Aún seguía desconfiando de aquel extraño, pero me mostré amable y un poco más relajada al saber que era amigo de Alejandro.
—¡Oh! —exclamé—. Encantada, soy Lucía.
—Ya, lo sé, Alejandro me ha hablado mucho de ti. —Me guiñó un ojo y no pude evitar sonrojarme. ¿Alejandro le había hablado mucho de mí?
—Pero ¿para bien o para mal? —bromeé.
—Para bien, por supuesto. Lo has impresionado mucho y eso es admirable.
—¿Admirable? ¿Por qué? —pregunté incrédula—. Alejandro es un buen tío, su trabajo es importante —lo miré mientras hablaba con el periodista— y parece que hace grandes cosas por como lo tratan los medios de comunicación. Yo solo soy Lucía, su acompañante.
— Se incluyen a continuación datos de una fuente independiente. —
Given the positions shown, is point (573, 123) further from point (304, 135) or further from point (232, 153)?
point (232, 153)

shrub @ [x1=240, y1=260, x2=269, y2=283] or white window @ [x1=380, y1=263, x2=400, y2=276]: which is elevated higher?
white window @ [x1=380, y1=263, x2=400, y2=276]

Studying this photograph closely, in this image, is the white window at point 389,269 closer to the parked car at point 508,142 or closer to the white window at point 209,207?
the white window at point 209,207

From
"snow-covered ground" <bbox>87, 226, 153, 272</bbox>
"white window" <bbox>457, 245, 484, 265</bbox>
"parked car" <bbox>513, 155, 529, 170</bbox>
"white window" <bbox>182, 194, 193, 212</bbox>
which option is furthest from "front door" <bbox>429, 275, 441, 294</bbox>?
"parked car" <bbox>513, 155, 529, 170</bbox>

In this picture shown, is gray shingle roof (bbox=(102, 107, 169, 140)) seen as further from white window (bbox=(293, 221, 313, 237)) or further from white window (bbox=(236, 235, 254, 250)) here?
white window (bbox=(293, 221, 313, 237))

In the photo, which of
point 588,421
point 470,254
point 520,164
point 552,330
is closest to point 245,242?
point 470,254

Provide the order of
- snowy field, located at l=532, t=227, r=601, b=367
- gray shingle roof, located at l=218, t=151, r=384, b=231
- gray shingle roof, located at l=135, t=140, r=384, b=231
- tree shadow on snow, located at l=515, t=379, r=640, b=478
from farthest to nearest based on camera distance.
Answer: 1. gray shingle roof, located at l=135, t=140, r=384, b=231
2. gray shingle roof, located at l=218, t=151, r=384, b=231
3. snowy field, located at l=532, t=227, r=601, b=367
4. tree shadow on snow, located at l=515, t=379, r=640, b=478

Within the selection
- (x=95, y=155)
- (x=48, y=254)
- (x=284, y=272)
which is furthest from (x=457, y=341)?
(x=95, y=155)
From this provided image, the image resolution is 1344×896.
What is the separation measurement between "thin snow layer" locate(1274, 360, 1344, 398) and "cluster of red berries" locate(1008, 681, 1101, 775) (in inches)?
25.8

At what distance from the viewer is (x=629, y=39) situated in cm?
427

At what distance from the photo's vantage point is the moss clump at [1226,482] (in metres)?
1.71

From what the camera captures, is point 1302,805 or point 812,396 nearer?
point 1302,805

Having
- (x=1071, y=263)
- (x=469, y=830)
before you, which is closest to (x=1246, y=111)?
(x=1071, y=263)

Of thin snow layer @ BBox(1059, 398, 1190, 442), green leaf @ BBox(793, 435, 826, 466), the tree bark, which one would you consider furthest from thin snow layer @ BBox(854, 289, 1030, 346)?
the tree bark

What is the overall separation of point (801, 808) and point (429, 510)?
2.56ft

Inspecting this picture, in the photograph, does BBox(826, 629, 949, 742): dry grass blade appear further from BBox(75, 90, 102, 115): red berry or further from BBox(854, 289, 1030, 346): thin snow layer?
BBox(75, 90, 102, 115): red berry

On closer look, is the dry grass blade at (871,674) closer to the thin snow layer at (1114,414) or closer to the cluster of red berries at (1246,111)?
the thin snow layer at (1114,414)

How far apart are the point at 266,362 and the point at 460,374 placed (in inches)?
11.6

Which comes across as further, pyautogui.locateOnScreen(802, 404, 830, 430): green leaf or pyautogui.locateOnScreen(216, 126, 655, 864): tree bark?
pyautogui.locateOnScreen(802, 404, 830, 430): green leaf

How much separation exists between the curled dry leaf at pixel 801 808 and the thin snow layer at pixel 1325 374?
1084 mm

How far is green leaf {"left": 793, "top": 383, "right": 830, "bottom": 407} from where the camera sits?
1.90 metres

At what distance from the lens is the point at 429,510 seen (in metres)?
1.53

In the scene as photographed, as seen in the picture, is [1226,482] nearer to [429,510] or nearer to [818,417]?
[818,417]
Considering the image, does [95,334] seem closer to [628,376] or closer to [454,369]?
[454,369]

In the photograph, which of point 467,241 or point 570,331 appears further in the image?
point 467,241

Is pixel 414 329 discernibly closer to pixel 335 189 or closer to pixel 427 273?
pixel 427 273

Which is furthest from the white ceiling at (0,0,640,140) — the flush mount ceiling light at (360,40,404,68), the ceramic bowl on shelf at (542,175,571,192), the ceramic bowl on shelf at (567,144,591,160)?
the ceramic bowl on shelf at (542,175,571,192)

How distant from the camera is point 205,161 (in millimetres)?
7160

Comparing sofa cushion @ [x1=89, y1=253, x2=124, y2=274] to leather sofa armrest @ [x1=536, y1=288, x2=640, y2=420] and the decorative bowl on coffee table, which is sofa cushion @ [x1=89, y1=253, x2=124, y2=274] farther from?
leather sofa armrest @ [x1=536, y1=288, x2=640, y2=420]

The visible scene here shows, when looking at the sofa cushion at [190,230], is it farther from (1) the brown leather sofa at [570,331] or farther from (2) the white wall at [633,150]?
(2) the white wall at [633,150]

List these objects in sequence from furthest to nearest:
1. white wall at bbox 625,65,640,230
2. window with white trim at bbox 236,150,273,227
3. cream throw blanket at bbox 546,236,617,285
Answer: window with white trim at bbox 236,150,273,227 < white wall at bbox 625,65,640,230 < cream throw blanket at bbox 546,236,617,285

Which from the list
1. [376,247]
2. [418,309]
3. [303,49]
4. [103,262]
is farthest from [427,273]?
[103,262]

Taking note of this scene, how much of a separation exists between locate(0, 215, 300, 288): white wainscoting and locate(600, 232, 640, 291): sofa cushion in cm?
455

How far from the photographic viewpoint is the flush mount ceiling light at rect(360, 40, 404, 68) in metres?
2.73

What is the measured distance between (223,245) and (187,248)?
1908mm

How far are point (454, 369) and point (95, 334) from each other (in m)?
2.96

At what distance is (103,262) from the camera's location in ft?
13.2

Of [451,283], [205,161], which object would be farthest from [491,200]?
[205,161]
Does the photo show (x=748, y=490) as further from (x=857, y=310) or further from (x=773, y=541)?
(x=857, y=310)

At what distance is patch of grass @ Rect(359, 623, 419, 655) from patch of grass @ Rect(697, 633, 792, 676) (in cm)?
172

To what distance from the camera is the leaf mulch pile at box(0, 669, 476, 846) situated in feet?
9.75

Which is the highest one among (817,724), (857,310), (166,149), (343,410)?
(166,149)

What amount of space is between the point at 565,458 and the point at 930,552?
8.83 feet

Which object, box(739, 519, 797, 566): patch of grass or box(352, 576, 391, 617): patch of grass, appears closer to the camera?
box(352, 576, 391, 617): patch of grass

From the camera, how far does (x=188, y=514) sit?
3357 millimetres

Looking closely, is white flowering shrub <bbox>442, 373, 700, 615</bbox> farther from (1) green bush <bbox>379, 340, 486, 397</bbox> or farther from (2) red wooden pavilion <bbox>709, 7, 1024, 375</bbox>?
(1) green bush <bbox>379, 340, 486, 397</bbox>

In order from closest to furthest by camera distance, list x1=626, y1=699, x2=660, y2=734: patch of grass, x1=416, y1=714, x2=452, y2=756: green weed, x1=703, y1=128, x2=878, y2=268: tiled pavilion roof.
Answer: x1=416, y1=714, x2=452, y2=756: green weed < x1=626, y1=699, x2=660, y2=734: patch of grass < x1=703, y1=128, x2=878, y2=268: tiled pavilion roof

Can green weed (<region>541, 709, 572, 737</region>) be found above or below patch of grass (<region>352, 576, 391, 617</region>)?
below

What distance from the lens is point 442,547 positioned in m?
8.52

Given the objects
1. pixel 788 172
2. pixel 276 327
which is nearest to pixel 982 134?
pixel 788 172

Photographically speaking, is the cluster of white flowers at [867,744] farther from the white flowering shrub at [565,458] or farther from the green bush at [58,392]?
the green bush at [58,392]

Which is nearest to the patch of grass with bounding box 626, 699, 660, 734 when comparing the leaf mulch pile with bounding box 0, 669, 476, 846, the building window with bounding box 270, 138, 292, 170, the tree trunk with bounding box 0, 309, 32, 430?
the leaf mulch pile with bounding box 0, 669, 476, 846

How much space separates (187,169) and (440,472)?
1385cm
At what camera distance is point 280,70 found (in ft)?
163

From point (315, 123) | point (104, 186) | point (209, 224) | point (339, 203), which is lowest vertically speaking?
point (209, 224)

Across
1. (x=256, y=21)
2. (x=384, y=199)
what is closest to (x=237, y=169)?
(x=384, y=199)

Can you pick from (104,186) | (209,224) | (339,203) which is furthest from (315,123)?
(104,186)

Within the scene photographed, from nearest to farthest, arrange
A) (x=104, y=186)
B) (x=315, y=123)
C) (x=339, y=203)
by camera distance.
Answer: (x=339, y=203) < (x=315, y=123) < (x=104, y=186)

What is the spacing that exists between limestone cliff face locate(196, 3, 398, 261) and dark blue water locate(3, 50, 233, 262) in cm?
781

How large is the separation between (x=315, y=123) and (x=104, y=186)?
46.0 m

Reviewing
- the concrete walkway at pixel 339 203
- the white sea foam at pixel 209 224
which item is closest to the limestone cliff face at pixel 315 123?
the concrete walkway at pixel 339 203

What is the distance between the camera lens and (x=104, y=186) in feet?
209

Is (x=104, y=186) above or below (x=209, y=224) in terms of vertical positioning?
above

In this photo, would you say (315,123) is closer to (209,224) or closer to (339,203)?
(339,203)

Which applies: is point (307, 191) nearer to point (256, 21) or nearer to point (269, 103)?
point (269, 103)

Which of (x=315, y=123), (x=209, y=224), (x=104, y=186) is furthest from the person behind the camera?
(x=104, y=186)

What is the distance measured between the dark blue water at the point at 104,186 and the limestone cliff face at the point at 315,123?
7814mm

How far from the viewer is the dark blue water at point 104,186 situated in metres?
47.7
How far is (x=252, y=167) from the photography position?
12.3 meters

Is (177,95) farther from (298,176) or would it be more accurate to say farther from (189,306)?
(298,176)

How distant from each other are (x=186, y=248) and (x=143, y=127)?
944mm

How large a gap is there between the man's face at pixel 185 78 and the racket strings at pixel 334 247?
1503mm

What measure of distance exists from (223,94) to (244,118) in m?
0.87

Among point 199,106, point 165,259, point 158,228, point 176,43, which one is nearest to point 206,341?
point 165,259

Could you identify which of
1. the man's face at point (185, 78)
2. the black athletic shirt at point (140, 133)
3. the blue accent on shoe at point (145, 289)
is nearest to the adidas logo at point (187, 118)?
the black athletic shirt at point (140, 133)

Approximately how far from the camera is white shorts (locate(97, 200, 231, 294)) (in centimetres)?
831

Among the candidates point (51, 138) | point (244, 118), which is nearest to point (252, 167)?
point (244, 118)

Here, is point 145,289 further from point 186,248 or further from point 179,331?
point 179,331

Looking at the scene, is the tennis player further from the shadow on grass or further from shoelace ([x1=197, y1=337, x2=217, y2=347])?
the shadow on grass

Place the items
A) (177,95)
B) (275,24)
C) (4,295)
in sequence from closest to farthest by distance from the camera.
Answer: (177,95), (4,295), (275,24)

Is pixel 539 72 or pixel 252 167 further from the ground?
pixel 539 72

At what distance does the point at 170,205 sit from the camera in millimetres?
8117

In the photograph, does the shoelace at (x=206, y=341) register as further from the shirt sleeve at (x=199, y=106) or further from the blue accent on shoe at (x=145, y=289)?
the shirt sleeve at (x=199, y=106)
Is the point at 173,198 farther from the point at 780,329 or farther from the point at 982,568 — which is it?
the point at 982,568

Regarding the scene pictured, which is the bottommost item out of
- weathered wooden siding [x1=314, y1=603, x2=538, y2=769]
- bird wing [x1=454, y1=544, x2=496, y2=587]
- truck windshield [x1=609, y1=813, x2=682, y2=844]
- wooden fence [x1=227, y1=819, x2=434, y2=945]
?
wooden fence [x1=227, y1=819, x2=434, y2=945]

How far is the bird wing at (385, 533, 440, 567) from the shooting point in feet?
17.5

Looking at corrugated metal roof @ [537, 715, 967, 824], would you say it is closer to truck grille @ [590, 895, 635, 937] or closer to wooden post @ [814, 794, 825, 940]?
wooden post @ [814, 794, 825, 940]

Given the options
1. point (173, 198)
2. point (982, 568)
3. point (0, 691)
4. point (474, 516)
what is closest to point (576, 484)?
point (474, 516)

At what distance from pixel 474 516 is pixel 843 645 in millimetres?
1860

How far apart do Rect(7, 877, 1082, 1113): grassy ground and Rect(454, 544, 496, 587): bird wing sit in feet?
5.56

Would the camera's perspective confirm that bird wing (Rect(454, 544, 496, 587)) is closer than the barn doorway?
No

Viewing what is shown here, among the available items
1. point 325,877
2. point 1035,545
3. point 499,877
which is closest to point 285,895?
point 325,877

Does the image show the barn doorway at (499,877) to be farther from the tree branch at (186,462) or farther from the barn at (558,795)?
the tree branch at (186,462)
Fernando puso su mano en mi cabeza y me revolvió un poco el pelo, resoplé y me lo acomodé mirándolo mal. Volví a girarme para prestar atención a Alejandro, quien estaba charlando con un hombre. Había terminado ya la entrevista.
—Ahora entiendo porque te eligió a ti entre tantas candidatas. —Sus palabras me dejaron helada.
—¿Sabes lo de…? —asintió —. ¡Oh, Dios!
—No te preocupes, tu secreto está a salvo conmigo. —Me guiñó un ojo—. ¡Mira, ahí viene!